WHAT NEEDS TO BE DONE: Copy out the records below word for word, every line of each one and nothing more.

Scene-based reasoning records:
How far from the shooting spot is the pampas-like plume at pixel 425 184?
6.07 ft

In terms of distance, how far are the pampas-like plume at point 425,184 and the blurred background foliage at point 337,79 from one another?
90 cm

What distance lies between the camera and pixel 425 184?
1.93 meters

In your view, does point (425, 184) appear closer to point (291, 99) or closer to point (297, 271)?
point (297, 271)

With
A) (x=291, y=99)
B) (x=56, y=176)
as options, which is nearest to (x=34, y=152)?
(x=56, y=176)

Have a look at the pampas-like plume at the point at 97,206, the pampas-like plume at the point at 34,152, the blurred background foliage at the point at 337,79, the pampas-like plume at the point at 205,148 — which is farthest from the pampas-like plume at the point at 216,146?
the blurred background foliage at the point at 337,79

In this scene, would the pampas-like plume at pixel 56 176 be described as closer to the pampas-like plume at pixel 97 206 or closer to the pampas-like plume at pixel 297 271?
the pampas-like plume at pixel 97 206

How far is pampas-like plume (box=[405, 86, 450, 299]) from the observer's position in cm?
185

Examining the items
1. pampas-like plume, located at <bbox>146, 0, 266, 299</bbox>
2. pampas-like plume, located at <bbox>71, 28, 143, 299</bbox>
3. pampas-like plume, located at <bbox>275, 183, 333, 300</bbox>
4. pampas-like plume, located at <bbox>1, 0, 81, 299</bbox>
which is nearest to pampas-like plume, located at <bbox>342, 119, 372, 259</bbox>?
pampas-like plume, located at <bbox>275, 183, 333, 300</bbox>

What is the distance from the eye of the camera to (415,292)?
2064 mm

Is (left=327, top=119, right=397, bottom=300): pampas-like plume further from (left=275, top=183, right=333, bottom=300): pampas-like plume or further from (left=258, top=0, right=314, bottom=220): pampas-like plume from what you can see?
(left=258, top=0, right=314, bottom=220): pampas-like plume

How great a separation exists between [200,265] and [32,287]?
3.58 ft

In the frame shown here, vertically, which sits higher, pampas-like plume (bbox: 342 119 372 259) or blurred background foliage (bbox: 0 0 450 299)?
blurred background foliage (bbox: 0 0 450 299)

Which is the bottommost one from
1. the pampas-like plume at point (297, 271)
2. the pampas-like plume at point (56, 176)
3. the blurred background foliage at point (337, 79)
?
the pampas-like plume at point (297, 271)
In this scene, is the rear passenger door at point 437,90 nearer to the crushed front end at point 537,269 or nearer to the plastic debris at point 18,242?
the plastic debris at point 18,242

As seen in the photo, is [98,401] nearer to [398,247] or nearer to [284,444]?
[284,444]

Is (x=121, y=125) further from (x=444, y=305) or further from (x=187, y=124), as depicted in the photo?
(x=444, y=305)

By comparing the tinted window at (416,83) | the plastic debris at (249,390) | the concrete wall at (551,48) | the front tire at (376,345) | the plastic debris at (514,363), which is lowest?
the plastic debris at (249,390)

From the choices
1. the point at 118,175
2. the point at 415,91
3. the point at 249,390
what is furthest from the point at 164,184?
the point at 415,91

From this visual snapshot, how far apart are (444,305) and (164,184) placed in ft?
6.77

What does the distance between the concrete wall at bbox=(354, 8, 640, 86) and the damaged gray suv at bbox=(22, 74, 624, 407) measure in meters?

TASK RESPONSE:
How far from the shooting spot is the pampas-like plume at pixel 425 184?
6.07 ft

In terms of distance, how far are the pampas-like plume at point 425,184 and the blurred background foliage at point 337,79 from one another?
90 cm

What distance lies between the camera and pixel 425 184?
1.93 meters

In your view, does point (425, 184) appear closer to point (291, 99) or closer to point (297, 271)?
point (297, 271)

With
A) (x=291, y=99)
B) (x=56, y=176)
as options, which is nearest to (x=34, y=152)?
(x=56, y=176)

Have a look at the pampas-like plume at the point at 97,206, the pampas-like plume at the point at 34,152, the blurred background foliage at the point at 337,79, the pampas-like plume at the point at 205,148 — which is farthest from the pampas-like plume at the point at 216,146?
the blurred background foliage at the point at 337,79

In this scene, would the pampas-like plume at pixel 56 176 be described as closer to the pampas-like plume at pixel 97 206 or closer to the pampas-like plume at pixel 297 271?
the pampas-like plume at pixel 97 206

How far is pampas-like plume (box=[405, 86, 450, 299]) from the observer's position in cm?
185

Examining the items
1. pampas-like plume, located at <bbox>146, 0, 266, 299</bbox>
2. pampas-like plume, located at <bbox>71, 28, 143, 299</bbox>
3. pampas-like plume, located at <bbox>275, 183, 333, 300</bbox>
4. pampas-like plume, located at <bbox>1, 0, 81, 299</bbox>
which is nearest to pampas-like plume, located at <bbox>342, 119, 372, 259</bbox>?
pampas-like plume, located at <bbox>275, 183, 333, 300</bbox>

What is the distance from the eye of the camera to (415,292)?
2064 mm

Is (left=327, top=119, right=397, bottom=300): pampas-like plume further from (left=275, top=183, right=333, bottom=300): pampas-like plume or further from (left=258, top=0, right=314, bottom=220): pampas-like plume from what you can see?
(left=258, top=0, right=314, bottom=220): pampas-like plume

How great a separation exists between [200,265] and [32,287]?
3.58 ft

In the frame shown here, vertically, which sits higher, pampas-like plume (bbox: 342 119 372 259) or blurred background foliage (bbox: 0 0 450 299)?
blurred background foliage (bbox: 0 0 450 299)

Which is the bottommost one from
1. the pampas-like plume at point (297, 271)
2. the pampas-like plume at point (56, 176)
3. the blurred background foliage at point (337, 79)
?
the pampas-like plume at point (297, 271)
In this scene, is the rear passenger door at point 437,90 nearer to the crushed front end at point 537,269 or nearer to the plastic debris at point 18,242?
the plastic debris at point 18,242

As seen in the photo, is [98,401] nearer to [398,247] or nearer to [284,444]?
[284,444]

Is (x=121, y=125) further from (x=444, y=305) or further from (x=187, y=124), as depicted in the photo?
(x=444, y=305)

By comparing the tinted window at (416,83) | the plastic debris at (249,390) | the concrete wall at (551,48) | the front tire at (376,345) | the plastic debris at (514,363), which is lowest?
the plastic debris at (249,390)

From the choices
1. the point at 118,175
2. the point at 415,91
3. the point at 249,390
what is furthest from the point at 164,184?
the point at 415,91

From this visual snapshot, how far apart are (444,305) and (164,184) placed in ft?
6.77

What does the distance between the concrete wall at bbox=(354, 8, 640, 86) and the damaged gray suv at bbox=(22, 74, 624, 407) measure in meters?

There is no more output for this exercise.